_TASK REQUIREMENTS_: Reproduce the lines of the material below, from the line containing "Andebolistas Martim Costa" through the line containing "Orange Grit Hand Cleaner 20L", both included. Leave out the pictures.

_RECORDS SHOWN_:

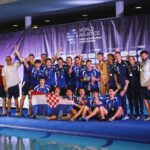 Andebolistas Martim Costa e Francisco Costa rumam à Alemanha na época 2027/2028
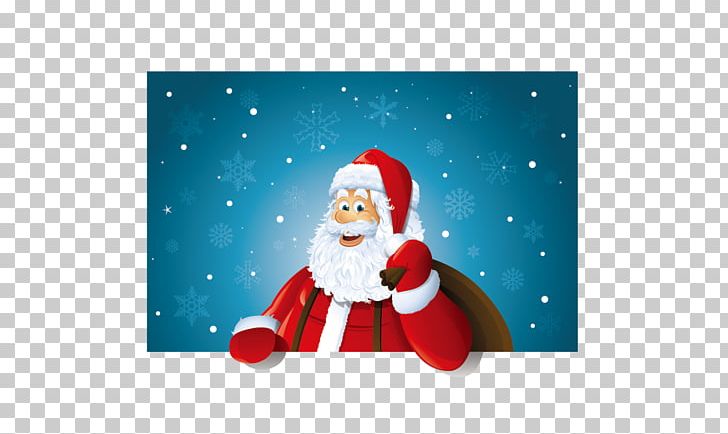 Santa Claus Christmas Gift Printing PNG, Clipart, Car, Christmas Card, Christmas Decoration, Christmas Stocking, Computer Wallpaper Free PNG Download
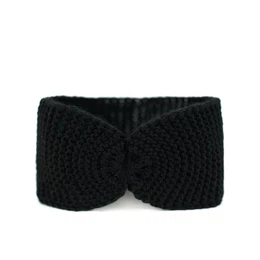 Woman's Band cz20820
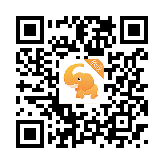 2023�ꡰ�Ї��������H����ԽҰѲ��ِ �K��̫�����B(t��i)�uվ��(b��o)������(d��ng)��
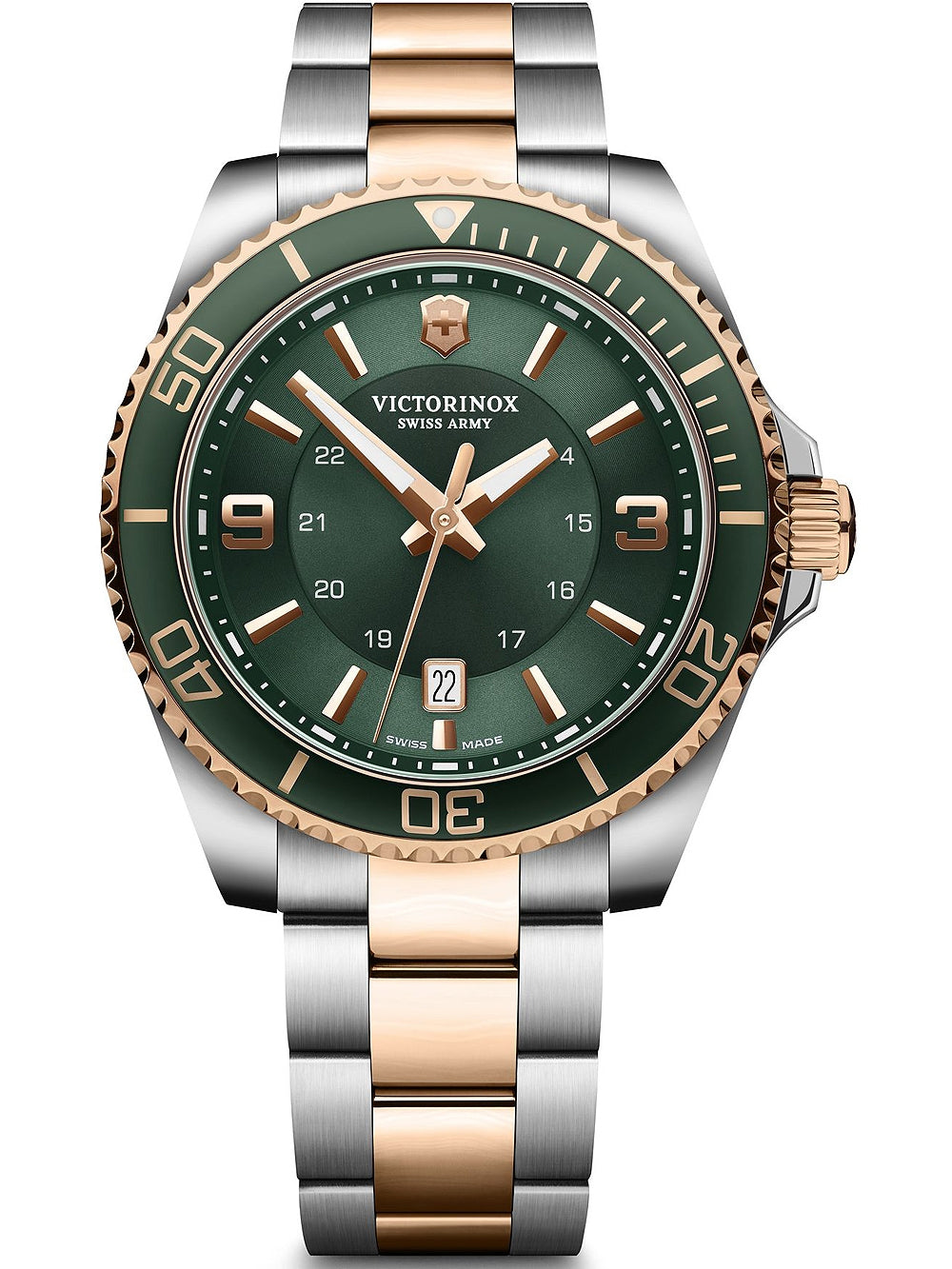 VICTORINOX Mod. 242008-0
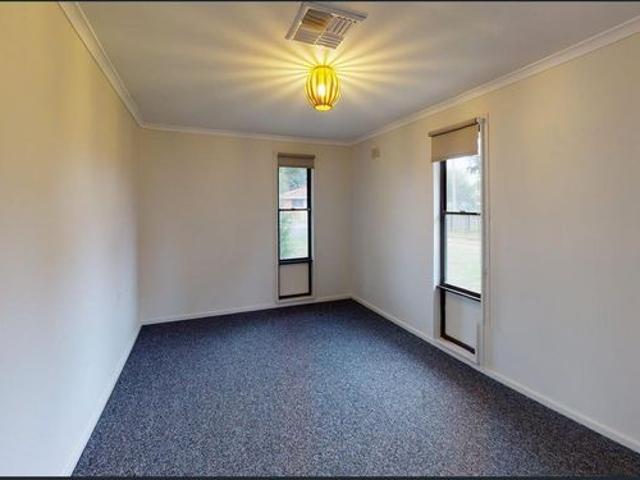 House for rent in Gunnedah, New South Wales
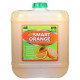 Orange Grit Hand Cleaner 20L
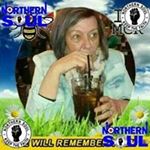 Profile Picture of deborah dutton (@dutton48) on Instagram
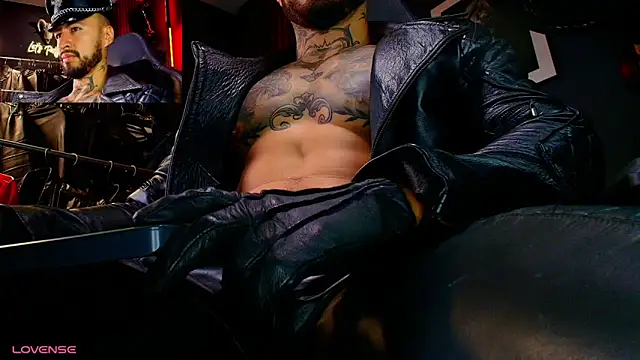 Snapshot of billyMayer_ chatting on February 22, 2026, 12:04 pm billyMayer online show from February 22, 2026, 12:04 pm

---

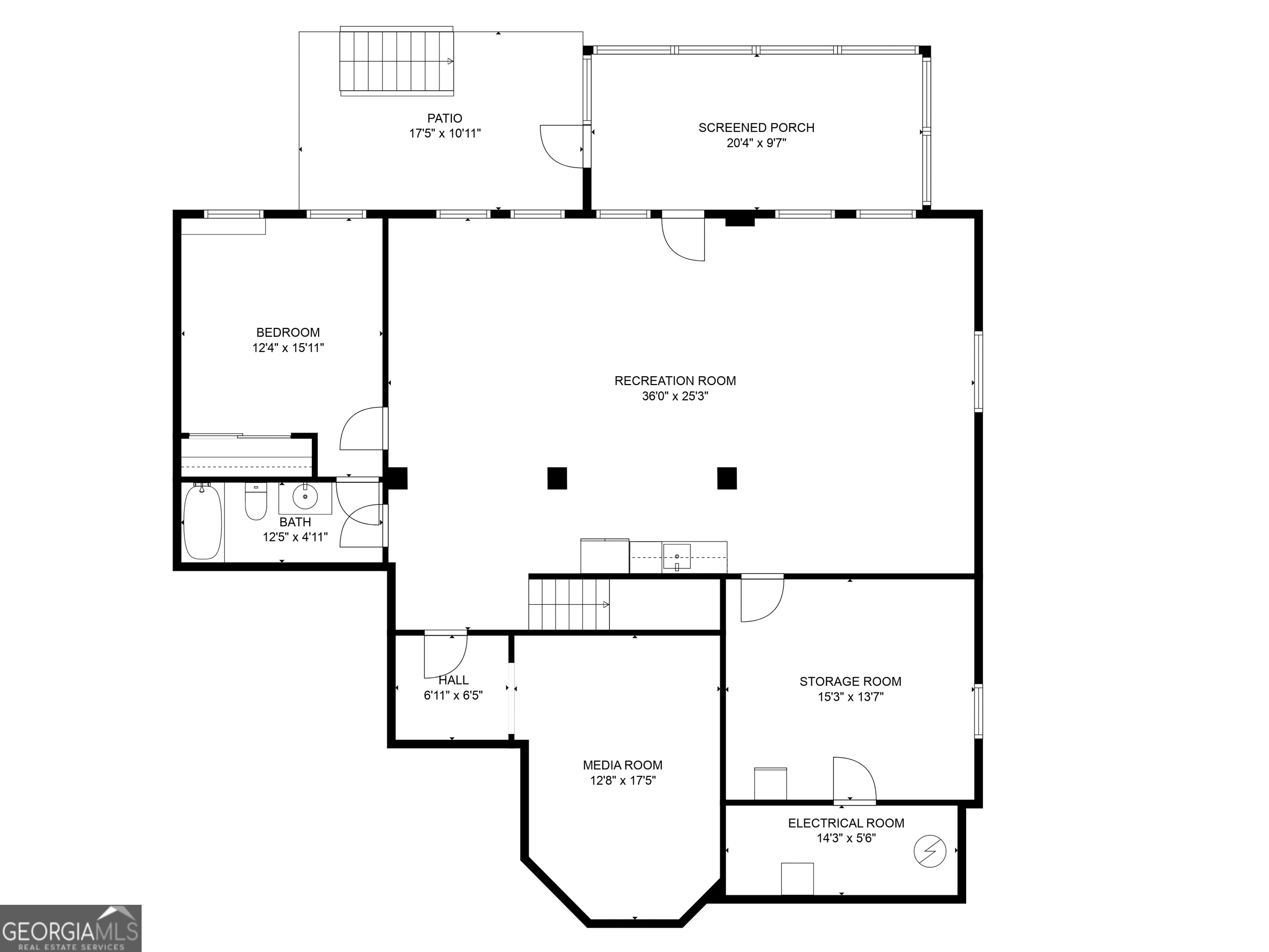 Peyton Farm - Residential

_RESULT OF THE EXERCISE_:
 Andebolistas Martim Costa e Francisco Costa rumam à Alemanha na época 2027/2028
 Santa Claus Christmas Gift Printing PNG, Clipart, Car, Christmas Card, Christmas Decoration, Christmas Stocking, Computer Wallpaper Free PNG Download
 Woman's Band cz20820
 2023�ꡰ�Ї��������H����ԽҰѲ��ِ �K��̫�����B(t��i)�uվ��(b��o)������(d��ng)��
 VICTORINOX Mod. 242008-0
 House for rent in Gunnedah, New South Wales
 Orange Grit Hand Cleaner 20L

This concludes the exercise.